Traversée vers l’autre scène
L’histoire bascule alors vers une autre dimension, vers cette scène cachée et mystérieuse où une oreille reste toujours à l’écoute des détresses. Pour la première fois dans ce récit, Hagar se retrouve devant un vrai interlocuteur qui la traite en sujet, lui pose des questions et l’invite en quelque sorte à faire le point. Devant l’ange du Seigneur, Hagar ne peut que dire la vérité : elle a fui sa maîtresse. Et le messager divin de l’encourager à retourner auprès d’elle et à lui être soumise. Cela peut étonner : le Seigneur se ferait-il complice de la domination sur une sans pouvoir? Cependant, l’ange ajoute aussi une promesse concernant l’enfant à naître et indique à sa mère le nom à lui donner : Yishma‘’el (Ismaël), c’est-à-dire « Dieu entend ». Et, en effet, explique l’ange, le Seigneur a bel et bien entendu la détresse de la femme et y a répondu. Contre toute attente, quelqu’un se soucie vraiment d’elle !
Un temps de relecture
On n’entre pas ainsi dans l’épaisseur du mystère sans en être affecté d’une manière ou l’autre. Hagar sent donc le besoin de relire cette expérience spirituelle impromptue. Quelqu’un d’autre la verrait donc vivre sa vie? Ce serait bien sa présence qu’elle aurait éprouvée? Elle l’aurait en quelque sorte vu?

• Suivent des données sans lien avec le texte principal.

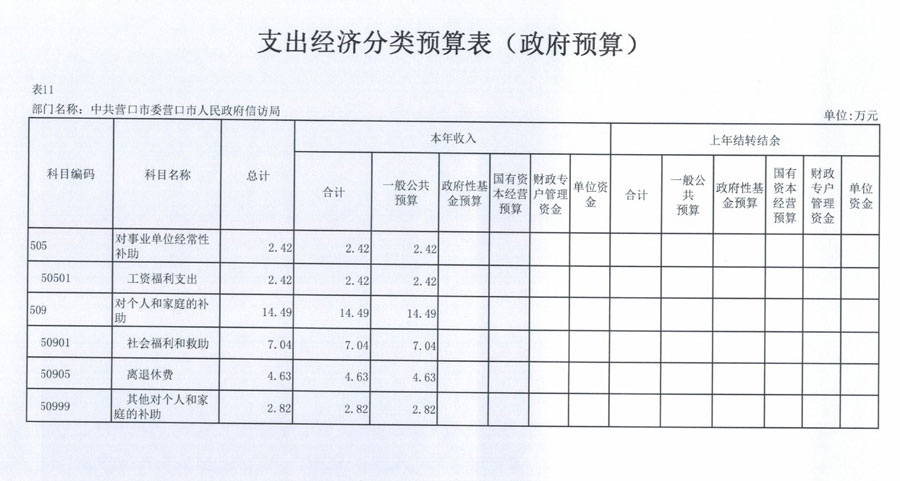 支出经济分类预算表（政府预算）

表11

部门名称：中共营口市委营口市人民政府信访局

单位：万元

| 科目编码 | 科目名称 | 总计 | 本年收入 合计 | 本年收入 一般公共预算 | 本年收入 政府性基金预算 | 本年收入 国有资本经营预算 | 本年收入 财政专户管理资金 | 本年收入 单位资金 | 上年结转结余 合计 | 上年结转结余 一般公共预算 | 上年结转结余 政府性基金预算 | 上年结转结余 国有资本经营预算 | 上年结转结余 财政专户管理资金 | 上年结转结余 单位资金 |
|---|---|---|---|---|---|---|---|---|---|---|---|---|---|---|
| 505 | 对事业单位经常性补助 | 2.42 | 2.42 | 2.42 | | | | | | | | | | |
| 50501 | 工资福利支出 | 2.42 | 2.42 | 2.42 | | | | | | | | | | |
| 509 | 对个人和家庭的补助 | 14.49 | 14.49 | 14.49 | | | | | | | | | | |
| 50901 | 社会福利和救助 | 7.04 | 7.04 | 7.04 | | | | | | | | | | |
| 50905 | 离退休费 | 4.63 | 4.63 | 4.63 | | | | | | | | | | |
| 50999 | 其他对个人和家庭的补助 | 2.82 | 2.82 | 2.82 | | | | | | | | | | |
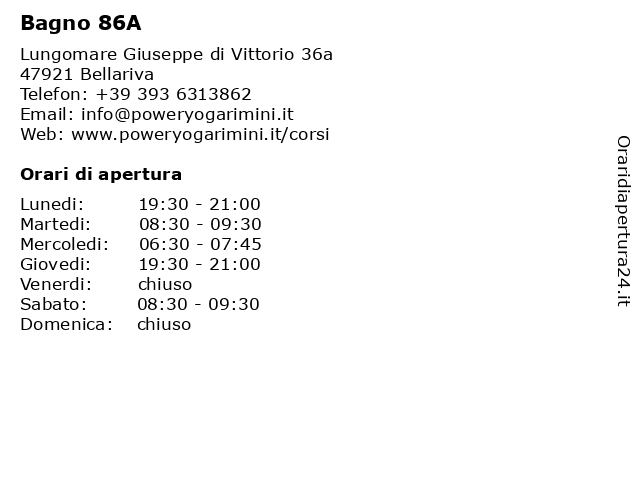 Bagno 86A

Lungomare Giuseppe di Vittorio 36a
47921 Bellariva
Telefon: +39 393 6313862
Email: info@poweryogarimini.it
Web: www.poweryogarimini.it/corsi

Orari di apertura

| | |
|---|---|
| Lunedi: | 19:30 - 21:00 |
| Martedi: | 08:30 - 09:30 |
| Mercoledi: | 06:30 - 07:45 |
| Giovedi: | 19:30 - 21:00 |
| Venerdi: | chiuso |
| Sabato: | 08:30 - 09:30 |
| Domenica: | chiuso |

Oraridiapertura24.it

Dieu aura dorénavant pour elle un nom en phase avec ce qu’elle a vécu : El-Roï, « le Dieu qui me voit ».
Gn 21, 8-21 : retour à la scène humaine
Les mêmes causes produisant les mêmes effets, l’histoire se répète. Sarah ressent à nouveau de la jalousie envers sa servante, cette fois-ci parce qu’elle perçoit en Ismaël un rival pour son propre fils Isaac, né entretemps. Elle réagit au quart de tour à ce sentiment obsédant et ordonne carrément à son époux de chasser sa servante et son fils. Dieu sait-il par expérience (voir 16,6) qu’il ne pourra pas compter sur Abraham pour s’interposer? On n’en sait rien ; en tout cas, il enjoint ce dernier à obtempérer au souhait de sa femme. Le voilà donc qui, dès le lendemain, chasse son propre fils et la mère de celui-ci. Si l’outre et le pain qu’il remet à Hagar peuvent soulager sa conscience, ils apparaissent bien dérisoires pour affronter le désert. Et, en effet, l’eau vient rapidement à manquer. Hagar ne peut se résoudre à voir mourir son enfant. En pleurs, elle s’en éloigne.
Là où Dieu entend
L’autre scène n’est pas dans un espace-temps alternatif, mais la profondeur même de la réalité. Là, Dieu entend toujours. Il entend même ce que nous lecteurs, laissés avec les pleurs d’Hagar, n’avons pas entendu, les cris de l’enfant. Et revoilà l’ange du Seigneur auprès d’Hagar pour la rassurer. Et Dieu répond en dessillant son regard, en renouvelant ses promesses pour Ismaël et, surtout, en devenant son vrai père car l’autre, pour l’instant, demeure empêtré dans le filet des passions humaines. Quant à Hagar, elle peut tout simplement être tournée vers son fils et vers son avenir.
Anne-Marie Chapleau est bibliste et professeure à l’Institut de formation théologique et pastorale de Chicoutimi (Québec).
[1] Les noms de la matriarche et du patriarche sont changés par Dieu au chapitre 17 (v. 5 et v. 15).